Sunday, September 16, 2012
The True Test Score World
* We have results ten different tests administered to 10000 respondents, each taking 10 different tests, which each experience some symmetric homogenous measurement error E(e)=0.
set obs 1000
* The true score of each respondent is tt
gen true_score = rnormal()*2
label var true_score "True Score - Intelligence test"
gen age_group = mod(_n-1,5)
label var age_group "Age grouping"
* This is creating
* Measurement error
gen e = rnormal()
* The observed score is a result of the true score as well as a difference in ability resulting from age as well as some error in measurement.
gen obs_score = true_score+age_group+e*(1+age_group/2.5)
* Performance of students harder to measure as they get older (thus the 1+e/15) term.
corr obs_score true_score
* We can see that our observed score is not a very good measure of true intelligence.
* This is of course primarily because our students get uniformily better at the designated task the older they are.
* If we looked within age group we should be able to see that our estimate is working better.
bysort age_group: corr obs_score true_score
* Now we can see our correlations are looking pretty good.
* However, we want to figure out which of our students are the brightest among all age groups and put those students in special programs to encourage their developement.
* So we want to measure of intelligence that is independent of age.
* One method would be to subract the mean of the observed score for each age.

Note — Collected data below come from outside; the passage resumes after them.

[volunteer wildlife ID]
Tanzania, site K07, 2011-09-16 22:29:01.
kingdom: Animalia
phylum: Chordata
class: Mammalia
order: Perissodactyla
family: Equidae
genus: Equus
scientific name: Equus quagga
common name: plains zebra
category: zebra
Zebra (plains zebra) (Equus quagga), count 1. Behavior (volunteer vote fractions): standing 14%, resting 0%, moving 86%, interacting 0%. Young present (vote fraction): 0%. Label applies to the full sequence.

bysort age_group: egen meaned_score = mean(obs_score)
gen score_demean = obs_score-meaned_score
corr score_demean true_score
* We know that intelligence is distributed equally across all grades. Might we use this knowledge to rescale our observed scores to get a better estimate?
bysort age_group: egen sd_score = sd(obs_score)
gen standardized_score = score_demean/sd_score
corr standardized_score true_score
* We can see interestingly, that standardizing the score by age group gives us the best estimate of intelligence accross all age groups. This is exploiting the knowledge (assumption normally) that the underlying distribution of intelligence is the same for all age groups.